::: SELECTED EXCERPT :::
# Crazy Idea for an Army



## Words_of_Truth (Sep 20, 2007)

I was looking at another thread about the fact the Empire would be speaking like Germans and I thought "Well I want an army that speaks like Old English" and I thought of Albion. So I was wondering, if I was to set about this, how would I go about doing it? What models could I use as a basis, what army book would be the most suitable?


----------



## karlhunt (Mar 24, 2009)

Orks

Yup, absolutly Orcs.


----------



## Words_of_Truth (Sep 20, 2007)

Why Orcs do you think?


----------



## neilbatte (Jan 2, 2008)

I think that brettonians would fit as although the main theme is french the differences between the french and english armies at the time were minimal and louen lioncourt is basically richard the lionheart.


----------



## Words_of_Truth (Sep 20, 2007)

I dunno all the names and such just seem very french, I know there's not much difference but considering albion is meant to represent the English and the time when druids and almost celt like nation ruled the island. I'm just not sure whether the bretonnians are English enough 

Would a good basis for models be marauders and the army book, wood elves?


----------



## Words_of_Truth (Sep 20, 2007)
::: RECORDED DATA :::
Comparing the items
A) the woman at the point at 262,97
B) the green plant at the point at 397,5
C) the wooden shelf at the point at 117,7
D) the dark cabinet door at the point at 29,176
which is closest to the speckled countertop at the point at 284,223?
:::
::: RECORDED DATA :::
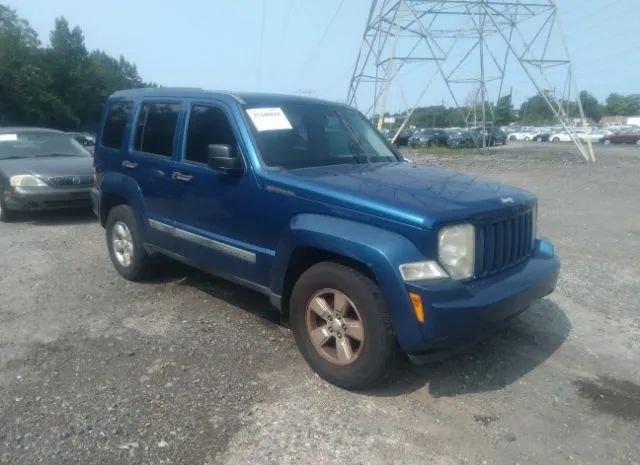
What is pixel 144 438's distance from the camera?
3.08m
:::
**TASK SET**
(1) From the records, reproduce word for word the part that opens with the line containing "Comparing the items" and closes with the line containing "which is closest", including both of those lines.
(2) Continue the forum thread about building an Albion army from where it stops.

**THE RESPONSES**
(1)
Comparing the items
A) the woman at the point at 262,97
B) the green plant at the point at 397,5
C) the wooden shelf at the point at 117,7
D) the dark cabinet door at the point at 29,176
which is closest to the speckled countertop at the point at 284,223?

(2)
So is this idea to crazy then? I like the idea of loads of woad painted semi barbarians running across the field as a force of good


----------



## Akatsuki13 (May 9, 2010)

Actually there are fanmade rulebooks for Albion armies available. And Albion is very much inspired by the Celts and tribes people living in Britain long before Middles Ages. Basically Britain during the time of the Roman Empire.

You can find two of these rulebooks here along with other WFB fanmade rulebooks based.


----------



## Marius_Ruberu (Feb 15, 2012)

Well, some places would not let you use the models since they are not warhammer, but for friendly games this site has really cool looking celts and i have bought these models before. They will give you the old fasion half naked models you might want. They are 28mm same as warhammer and the boxes come with all the proper command sections you will need, and its cheep. I would just use the empire book with them.

http://wargamesfactory.com/webstore/might-of-rome/celt-warband-box-set


----------



## Words_of_Truth (Sep 20, 2007)

Oooh another crazy idea what about a gnoblar army using the orcs and goblins army book?


----------



## Akatsuki13 (May 9, 2010)

Yeah, that would be fine. After all Gnoblars are a subspecies of Goblin. There's also that fanmade Hobgoblin rulebook that's in with the other fan rulebooks that I gave you a link to.


----------



## Words_of_Truth (Sep 20, 2007)

I'd have to convert some goblins models wouldn't I, would be a bit boring if they where all current models over and over.


----------



## Akatsuki13 (May 9, 2010)

Well that and there's only 3 Gnoblar units you can get from GW, Fighters, Trappers and the Scraplauncher, yes you'd need some more models to field a proper army.


----------



## Tim/Steve (Jan 25, 2009)

There are many varied poses in the gnoblar kit (its one of the best), the trappers are fairly different to each other and awesome, the scraplauncher is cool and there are random gnoblar gallore in the ogre kits.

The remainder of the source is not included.